Gov. Greg Abbott issued a state disaster declaration Friday morning for Hidalgo, Starr, Cameron and Willacy counties, along with 73 others, in anticipation of a tropical disturbance bearing down on South Texas.

Locally, Hidalgo County Judge Ramon Garcia issued a proclamation declaring a local state of disaster, while emergency management personnel — who prepared for heavy rainfall for more than four days — set up pumps, cleared drainage ditches, moved water out of the drainage system, handed out sandbags to residents and opened three shelters in Weslaco, Donna and Mission.

“We’re just waiting to see what the rain is going to do,” Hidalgo County Emergency Management Coordinator Ricardo Saldaña said Friday afternoon. “We already have everything pre-staged — ready to go.”

Hidalgo County received isolated showers throughout Friday afternoon while Cameron County received harder rains. Low temperatures appear to have kept the rain at bay in Hidalgo County, Saldaña said.

“One thing they did tell us was if the temperature would go up to 87 (degrees Fahrenheit) and above, we would start seeing more rain,” Saldaña said. “At noon (Friday) it was about 85 degrees.”

Hidalgo County, however, might see heavy clusters of rain late Saturday.

“The Gulf will light up again overnight (Friday),” when the tropical disturbance recharges from the warm waters of the Gulf of Mexico, said Barry Goldsmith, warning coordination meteorologist with the National Weather Service at Brownsville. As a result, it could drop 4 to 6 inches in a three-to-five-hour period in areas closer to the coast.

“If that (rain) were to fall over areas that are saturated, such as Los Fresnos, Arroyo City, Bayview or Harlingen, that’s going to aggrieve the situation even more,” Goldsmith said of the likelihood for the Rio Grande Valley to experience significant flooding. “That could quickly produce two-to-three feet of water depth in poor drainage areas.”

Residents in eastern and western Hidalgo County continue to recover from a June rain event leaving hundreds of homes flooded, and emergency management officials are keeping a close eye on the previously-affected areas, deploying large pumps to be on standby.

Hidalgo County requested 12 pumps from the state, along with high-profile trucks and boats, but had yet to receive any equipment as of Friday afternoon.

“The issues that we’ve been having here lately is finding pumps because a lot of them were relocated to the Carolinas in anticipation for (Hurricane) Florence, but the state has been able to find some since,” Saldaña said.

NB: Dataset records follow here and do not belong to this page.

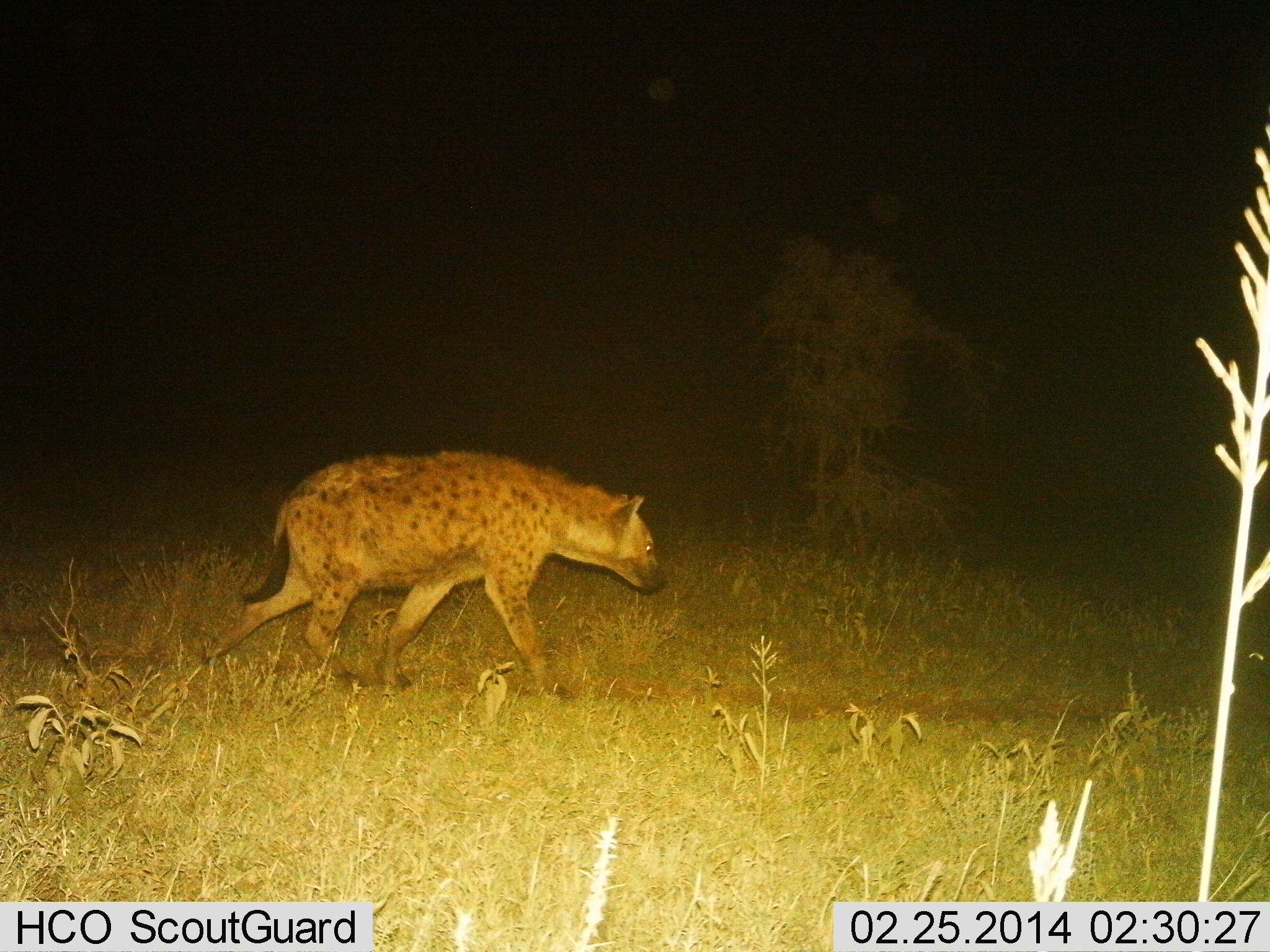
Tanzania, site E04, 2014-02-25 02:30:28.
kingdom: Animalia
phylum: Chordata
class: Mammalia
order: Carnivora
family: Hyaenidae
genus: Crocuta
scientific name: Crocuta crocuta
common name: spotted hyena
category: hyenaspotted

After making landfall in Cameron County early Saturday, thunderstorms could venture west hitting parts of southeast Hidalgo County, such as Weslaco and Mercedes, potentially dropping 2 to 4 inches of rain. Rains could also hit Donna, San Juan, Edinburg, McAllen and Mission by the afternoon, dropping anywhere between 2 and 4 inches.

By Saturday evening, the best chance for heavy rain shifts to the northwest, including Zapata and Jim Hogg counties, with the possibility of stretching into Starr County, according to Goldsmith.

“So by Saturday night, the worst will be over in terms of the Valley,” he said, adding the region could have scattered showers Sunday, dropping 2 to 3 inches of rain in places.

Next week will be drier, Goldsmith said.

“It’s all a waiting game to see what these storms do,” Saldaña said.